Lung cancer is the leading cause of cancer-related deaths. Late diagnosis and inadequate therapies contribute to poor outcomes. MicroRNAs (miRNAs) are small non-coding RNAs and are involved in lung cancer development. Because miRNAs simultaneously regulate several cancer-related genes, they represent an interesting therapeutic approach for cancer treatment. We have developed Coated Cationic Lipid-nanoparticles entrapping miR-660 (CCL660) and intraperitoneally administered (1.5 mg/Kg) twice a week for four weeks into SCID mice carrying subcutaneously lung cancer Patients Derived Xenografts (PDXs). Obtained data demonstrated that miR-660 is down-regulated in lung cancer patients and that its replacement inhibited lung cancer growth by inhibiting the MDM2-P53 axis.
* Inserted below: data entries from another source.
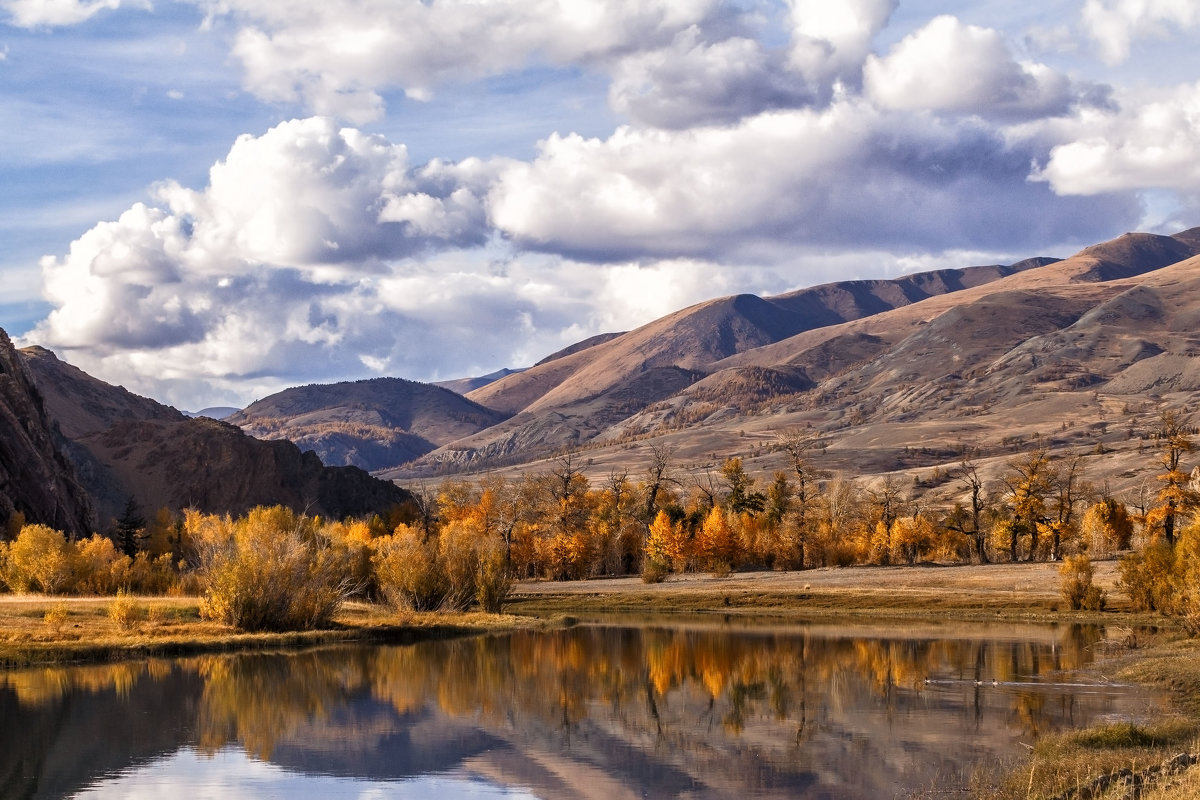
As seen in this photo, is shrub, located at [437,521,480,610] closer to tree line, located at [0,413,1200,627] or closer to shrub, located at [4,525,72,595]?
tree line, located at [0,413,1200,627]

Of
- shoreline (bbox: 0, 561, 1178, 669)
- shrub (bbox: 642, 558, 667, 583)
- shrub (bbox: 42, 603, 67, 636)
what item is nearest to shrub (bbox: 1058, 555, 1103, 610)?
shoreline (bbox: 0, 561, 1178, 669)

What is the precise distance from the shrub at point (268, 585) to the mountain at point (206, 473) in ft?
266

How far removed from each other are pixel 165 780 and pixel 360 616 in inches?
1630

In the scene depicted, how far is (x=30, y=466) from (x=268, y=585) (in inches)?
2103

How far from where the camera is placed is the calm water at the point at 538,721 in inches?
1196

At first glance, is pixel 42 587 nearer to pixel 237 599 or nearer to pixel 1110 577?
pixel 237 599

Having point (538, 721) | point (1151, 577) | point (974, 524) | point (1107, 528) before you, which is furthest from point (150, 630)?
point (1107, 528)

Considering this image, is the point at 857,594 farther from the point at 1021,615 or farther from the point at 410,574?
the point at 410,574

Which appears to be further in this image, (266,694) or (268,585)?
(268,585)

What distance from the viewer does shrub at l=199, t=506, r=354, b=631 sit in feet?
198

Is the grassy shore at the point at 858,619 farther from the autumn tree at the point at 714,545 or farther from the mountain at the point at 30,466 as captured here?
the mountain at the point at 30,466

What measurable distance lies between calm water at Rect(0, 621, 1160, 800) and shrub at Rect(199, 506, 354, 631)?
4.85 m

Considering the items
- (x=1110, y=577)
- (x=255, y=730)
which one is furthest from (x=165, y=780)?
(x=1110, y=577)

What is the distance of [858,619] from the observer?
8112 cm
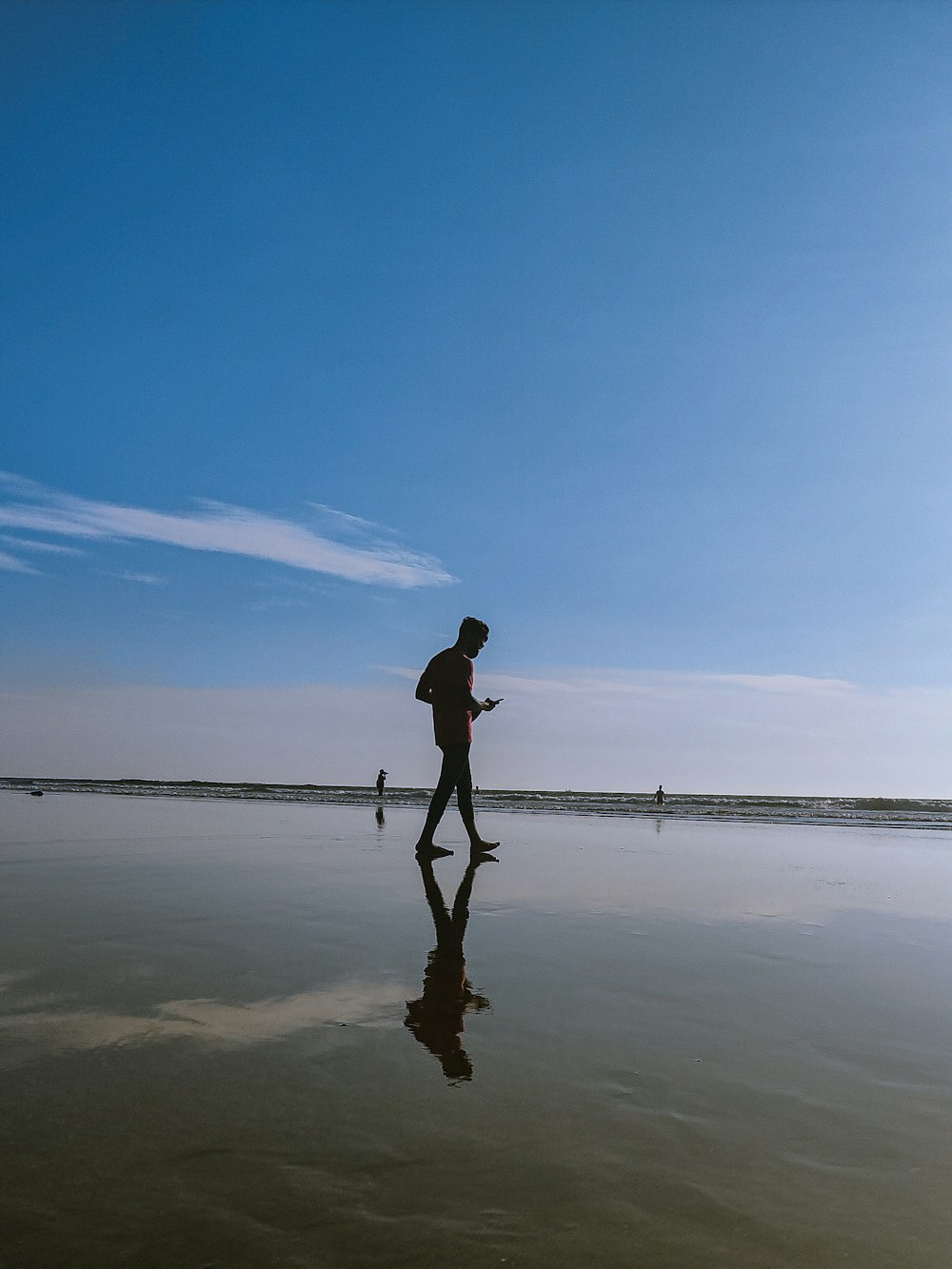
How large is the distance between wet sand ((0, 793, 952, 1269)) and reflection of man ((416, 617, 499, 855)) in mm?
3375

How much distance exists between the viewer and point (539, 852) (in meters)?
9.20

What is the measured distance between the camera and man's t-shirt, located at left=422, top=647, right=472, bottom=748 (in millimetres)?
8516

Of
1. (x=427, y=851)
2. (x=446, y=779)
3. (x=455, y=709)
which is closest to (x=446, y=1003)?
(x=427, y=851)

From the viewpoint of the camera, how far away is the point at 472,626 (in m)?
A: 8.85

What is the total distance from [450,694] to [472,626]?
2.51ft

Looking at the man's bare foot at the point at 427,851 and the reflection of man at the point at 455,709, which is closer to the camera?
the man's bare foot at the point at 427,851

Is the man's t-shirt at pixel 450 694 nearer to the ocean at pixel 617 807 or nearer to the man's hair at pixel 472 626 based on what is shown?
the man's hair at pixel 472 626

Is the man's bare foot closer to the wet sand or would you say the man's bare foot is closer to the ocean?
the wet sand

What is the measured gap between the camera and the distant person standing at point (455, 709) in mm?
8461

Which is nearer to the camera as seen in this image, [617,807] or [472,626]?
[472,626]

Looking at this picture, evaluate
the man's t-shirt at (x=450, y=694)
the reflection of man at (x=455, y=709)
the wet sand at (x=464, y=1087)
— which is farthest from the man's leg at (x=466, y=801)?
the wet sand at (x=464, y=1087)

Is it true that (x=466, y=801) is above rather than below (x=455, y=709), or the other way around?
below

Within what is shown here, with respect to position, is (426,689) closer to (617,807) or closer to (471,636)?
(471,636)

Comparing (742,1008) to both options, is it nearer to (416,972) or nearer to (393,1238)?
(416,972)
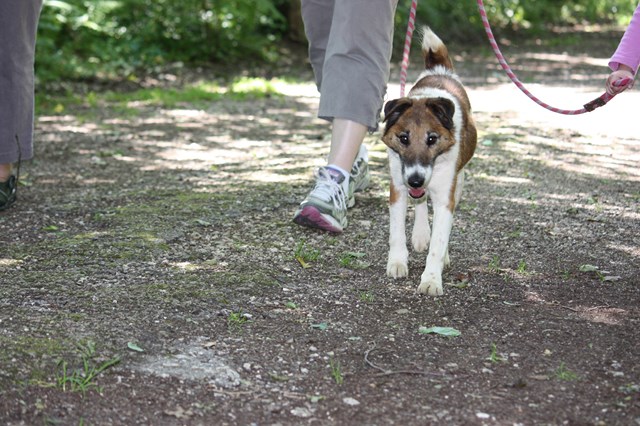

Furthermore, systemic delivery of CCL660 increased miRNA levels in tumors and significantly reduced tumor growth in two different P53 wild-type PDXs without off-target effects. MiR-660 administration reduced cancer cells proliferation by inhibiting MDM2 and restoring P53 function and its downstream effectors such as p21. Interestingly, anti-tumoral effects of CCL660 also in P53 mutant PDXs but with a functional p21 pathway were observed. Stable miR-660 expression inhibited the capacity of H460 metastatic lung cancer cells to form lung nodules when injected intravenously into SCID mice suggesting a potential role of miR-660 in metastatic dissemination.
机译:肺癌是癌症相关死亡的主要原因。延迟诊断和疗法不足导致差的结果有助于差。 MicroRNA(miRNA)是小的非编码RNA,并且参与肺癌发育。因为miRNA同时调节了几种癌症相关的基因,所以它们代表了一种有趣的癌症治疗方法。我们已经开发了涂覆的阳离子脂质纳米粒子诱捕MIR-660(CCL660),并每周两次腹膜内施用(1.5mg / kg),进入携带皮下肺癌患者的SCID小鼠衍生的异种移植物(PDX)。获得的数据证明MIR-660在肺癌患者中下调,并通过抑制MDM2-P53轴来抑制肺癌生长。此外,CCL660的全身递送增加了肿瘤的miRNA水平,并在没有偏离目标效果的情况下显着降低了两种不同P53野生型PDX的肿瘤生长。 MIR-660通过抑制MDM2和恢复P53功能及其下游效应,例如P21,降低癌细胞增殖降低。有趣的是,CCL660的抗肿瘤作用也在P53突变体PDX中,但具有功能性P21途径。稳定的miR-660表达抑制H460转移性肺癌细胞的能力,以形成肺结节,当静脉内注射到SCID小鼠中,表明miR-660在转移性筛选中的潜在作用。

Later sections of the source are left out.